I did a bit of Googling and found the original study on the CDC website. (You can find it too, here.) I printed it out and carried it around, and read it when I got a chance: a few minutes at lunch, spread out on the kitchen table, or while hiding in the private room with plumbing, the only peaceful place in a household with kids.
So what did this study actually say? Well, with 56 pages and 29 tables, it said a lot. Everything reported in the two Washington papers was accurate, but each reporter picked out results they found particularly significant. In fairness to the Washington Post, the press release on the study did emphasize teen participation in oral sex. An increasing number of teens appear to be using oral sex as a birth control method. Experts quoted by the Post are rethinking their “safe sex” messages since oral sex spreads some sexually transmitted diseases such as gonorrhea, syphilis, chlamydia, herpes, an the human papillomavirus.
Kudos to Cheryl Wetzstein, the author of the Washington Times article: she must have actually opened the study and not just the press releases. I found the basis of her headline right in Tables 1 and 2. Ninety-two percent of currently married males and 94% of currently married females had just one sexual partner in the last year. You can interpret this to say mean that marriage is a public health measure because it reduces the number of sex partners people have. Partner reduction has to be part of any sensible program to control the spread of sexually transmitted diseases.
What interests me about this study is the competing definitions of homosexuality. It is difficult to pin down the commonly-held belief that 10% of the population is gay. Do we define homosexuality as attraction to persons of the same sex, or as same sex behaviors? Do we define a person as gay because the person defines themselves as gay? This study asked participants all these questions, and finds the same ambiguities as previous studies.
If we ask men how they describe their own sexual orientation, 90% describe themselves as heterosexual, 2.3% as homosexual, 1.8% as bisexual, with the remainder describing themselves as “something else” or not reporting. Do these numbers mean 2.3% are gay, or that only 90% are straight, with all others either gay or lying? We get a slightly different picture if we look at how people describe their sexual attraction. Of those who describe themselves as being attracted “only to the opposite sex,” only 94% describe themselves as heterosexual, with the largest portion of the remainder, 3.4% describing themselves as “something else.”

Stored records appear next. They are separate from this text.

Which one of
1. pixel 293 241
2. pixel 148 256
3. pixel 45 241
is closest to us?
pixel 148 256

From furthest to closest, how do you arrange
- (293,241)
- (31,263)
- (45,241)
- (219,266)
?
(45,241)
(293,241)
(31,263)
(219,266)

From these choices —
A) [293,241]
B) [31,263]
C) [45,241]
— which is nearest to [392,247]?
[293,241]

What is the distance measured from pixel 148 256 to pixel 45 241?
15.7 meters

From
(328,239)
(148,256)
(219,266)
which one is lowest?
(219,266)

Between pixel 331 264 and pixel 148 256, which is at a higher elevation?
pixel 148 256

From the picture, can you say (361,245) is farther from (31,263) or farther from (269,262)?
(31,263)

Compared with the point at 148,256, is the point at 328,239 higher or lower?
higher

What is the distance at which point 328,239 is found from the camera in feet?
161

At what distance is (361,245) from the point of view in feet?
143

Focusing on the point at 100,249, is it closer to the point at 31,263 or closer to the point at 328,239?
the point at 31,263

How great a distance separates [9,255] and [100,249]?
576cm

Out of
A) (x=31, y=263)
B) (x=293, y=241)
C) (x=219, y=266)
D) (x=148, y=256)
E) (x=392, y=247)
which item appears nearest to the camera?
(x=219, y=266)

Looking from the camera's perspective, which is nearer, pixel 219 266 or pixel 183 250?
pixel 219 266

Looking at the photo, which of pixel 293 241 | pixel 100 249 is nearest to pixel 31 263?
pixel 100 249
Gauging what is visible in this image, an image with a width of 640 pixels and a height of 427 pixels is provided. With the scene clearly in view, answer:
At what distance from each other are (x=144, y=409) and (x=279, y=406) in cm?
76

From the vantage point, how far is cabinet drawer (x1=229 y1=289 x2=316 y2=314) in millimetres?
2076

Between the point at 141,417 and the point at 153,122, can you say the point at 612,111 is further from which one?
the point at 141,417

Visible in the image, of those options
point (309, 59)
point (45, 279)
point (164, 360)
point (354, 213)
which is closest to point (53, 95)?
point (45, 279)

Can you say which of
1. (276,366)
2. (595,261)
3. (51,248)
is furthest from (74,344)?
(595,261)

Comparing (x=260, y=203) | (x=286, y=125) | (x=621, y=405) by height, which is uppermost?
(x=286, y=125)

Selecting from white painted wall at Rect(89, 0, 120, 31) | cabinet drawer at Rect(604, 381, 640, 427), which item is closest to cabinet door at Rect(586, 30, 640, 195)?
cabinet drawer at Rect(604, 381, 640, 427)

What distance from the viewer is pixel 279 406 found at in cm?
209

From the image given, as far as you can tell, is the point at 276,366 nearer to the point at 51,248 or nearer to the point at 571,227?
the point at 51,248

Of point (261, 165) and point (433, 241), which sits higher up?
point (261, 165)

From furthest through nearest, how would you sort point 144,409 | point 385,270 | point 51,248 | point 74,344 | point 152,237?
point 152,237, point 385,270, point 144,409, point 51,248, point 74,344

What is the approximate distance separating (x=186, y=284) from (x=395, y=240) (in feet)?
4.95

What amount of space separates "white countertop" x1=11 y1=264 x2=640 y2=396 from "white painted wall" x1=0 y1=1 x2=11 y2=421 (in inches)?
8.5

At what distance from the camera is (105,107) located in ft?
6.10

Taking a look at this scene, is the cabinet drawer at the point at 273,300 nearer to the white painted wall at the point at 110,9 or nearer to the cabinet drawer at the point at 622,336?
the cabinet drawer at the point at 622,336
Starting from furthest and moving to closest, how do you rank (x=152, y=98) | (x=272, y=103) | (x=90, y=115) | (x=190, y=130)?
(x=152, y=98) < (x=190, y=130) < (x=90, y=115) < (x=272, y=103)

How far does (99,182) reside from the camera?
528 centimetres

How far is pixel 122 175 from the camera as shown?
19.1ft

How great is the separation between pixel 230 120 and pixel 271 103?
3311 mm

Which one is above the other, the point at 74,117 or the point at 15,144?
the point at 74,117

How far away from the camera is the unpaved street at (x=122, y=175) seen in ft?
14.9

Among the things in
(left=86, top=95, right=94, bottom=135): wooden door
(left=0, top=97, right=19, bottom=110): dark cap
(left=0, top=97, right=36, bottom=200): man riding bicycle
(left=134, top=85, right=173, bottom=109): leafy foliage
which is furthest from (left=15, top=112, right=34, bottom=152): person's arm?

Behavior tells a still different picture. Six percent of men and 11% of women report ever having had any sexual contact with a same sex partner in their lifetime. However, in Table 17, we learn that only 2.9% of men have had any same sex partners in the last 12 months, while only 1.6% had exclusively same sex partners in the last 12 months. So who counts as gay?
The proper definition of gay depends on the question we are asking. The epidemiologists favor behavioral definitions, while psychologists look at sexual attraction. Political activists want to know how people define themselves. These are each legitimate questions, which generate different answers and different interpretations of what is important in the data.
Meanwhile, on the Left Coast the LA Times tells us what it found significant in the report. “Study finds big rise in female gay sex.” I rest my case.